> [Instruction 1] In the forum thread on HPS lamps with built-in ballasts, what wattage is the all-in-one unit that Dankerz rewired?

> [Document passage]
## BEGIN

# hps with built in ballast



## maineharvest (Jun 20, 2007)

Anybody here use the hps lamps with the built in ballast?  Ive noticed that a lot of the people here use a lamp with the ballast seperate.  Im using the built in ballast lamp and i know it probably puts off more heat than the other kind but why else would you want to buy the lamp and ballast seperate.  It was cheaper and it just seems more efficient to buy it as one.  Anybody got any input?


----------



## Mutt (Jun 20, 2007)

I had a couple of 70W flood HID's. but I ended up gutting them and making the ballast remote myself. It's the heat.....seperate ballast means you can have it outside of the grow area and keep it cooler.


----------



## RatherBBurnin (Jun 20, 2007)

I use a 400w MH that is ballast and bulb together... it does produce a bit more heat... but i havent found it to be a huge problem yet....


----------



## PurpleSkunk (Jun 23, 2007)

i think ballast out of the grow room is much better.less heat.less stress!


----------



## RatherBBurnin (Jun 23, 2007)

Of course... but if you dont have heat issues.. then it will work just fine..and ive seen many great deals on industrail ballasts like that... 
Personally i think come this winter i may have cold issues.. so im gonna be glad to have that extra heat in the room...  if your running 90s.. then the ballast is a problem.. i run between 73-83 area depending on where i have my a/c set for the house..


----------



## Dankerz (Jun 23, 2007)

2 pics of my 150hps unit that was an all in one unit but i re-wired it so i can put the ballast/igniter out side the grow room for alot less heat. simple to re-wire.


----------

## END

> [Data section]
## BEGIN

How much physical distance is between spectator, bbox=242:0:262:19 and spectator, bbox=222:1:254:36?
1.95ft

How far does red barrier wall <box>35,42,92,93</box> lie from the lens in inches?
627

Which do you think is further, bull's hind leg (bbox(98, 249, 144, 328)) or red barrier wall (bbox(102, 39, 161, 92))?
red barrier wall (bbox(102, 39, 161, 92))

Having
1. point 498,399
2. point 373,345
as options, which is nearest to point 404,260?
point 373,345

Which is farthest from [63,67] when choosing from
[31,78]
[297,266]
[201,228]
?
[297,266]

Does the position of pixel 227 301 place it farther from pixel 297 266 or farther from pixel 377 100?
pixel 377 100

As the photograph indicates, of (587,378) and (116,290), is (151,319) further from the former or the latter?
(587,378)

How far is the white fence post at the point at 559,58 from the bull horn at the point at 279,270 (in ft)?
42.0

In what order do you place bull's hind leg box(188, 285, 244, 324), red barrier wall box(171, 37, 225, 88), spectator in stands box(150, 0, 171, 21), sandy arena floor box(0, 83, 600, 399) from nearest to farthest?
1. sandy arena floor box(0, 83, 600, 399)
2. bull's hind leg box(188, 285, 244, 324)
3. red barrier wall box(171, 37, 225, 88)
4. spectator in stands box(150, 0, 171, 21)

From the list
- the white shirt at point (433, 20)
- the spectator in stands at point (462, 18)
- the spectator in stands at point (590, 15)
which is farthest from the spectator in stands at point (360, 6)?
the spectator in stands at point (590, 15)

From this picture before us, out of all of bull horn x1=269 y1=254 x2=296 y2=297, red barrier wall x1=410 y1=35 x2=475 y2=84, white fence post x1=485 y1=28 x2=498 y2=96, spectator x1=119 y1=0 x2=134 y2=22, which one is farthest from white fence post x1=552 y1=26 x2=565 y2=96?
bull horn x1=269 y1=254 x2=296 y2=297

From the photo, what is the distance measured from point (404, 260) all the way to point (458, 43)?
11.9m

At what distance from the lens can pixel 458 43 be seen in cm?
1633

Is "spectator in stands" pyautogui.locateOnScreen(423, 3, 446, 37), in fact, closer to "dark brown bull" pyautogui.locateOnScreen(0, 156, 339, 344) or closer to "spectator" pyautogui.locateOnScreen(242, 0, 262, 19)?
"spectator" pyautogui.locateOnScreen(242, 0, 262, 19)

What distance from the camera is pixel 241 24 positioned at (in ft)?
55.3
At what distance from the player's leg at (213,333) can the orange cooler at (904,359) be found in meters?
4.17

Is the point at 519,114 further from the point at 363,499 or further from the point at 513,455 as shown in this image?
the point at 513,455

## END

> [Instruction 2] Gather each line of the records that contains the word "white".

> [Worked answer 1] 150 watts

> [Worked answer 2]
How far is the white fence post at the point at 559,58 from the bull horn at the point at 279,270 (in ft)?
- the white shirt at point (433, 20)
From this picture before us, out of all of bull horn x1=269 y1=254 x2=296 y2=297, red barrier wall x1=410 y1=35 x2=475 y2=84, white fence post x1=485 y1=28 x2=498 y2=96, spectator x1=119 y1=0 x2=134 y2=22, which one is farthest from white fence post x1=552 y1=26 x2=565 y2=96?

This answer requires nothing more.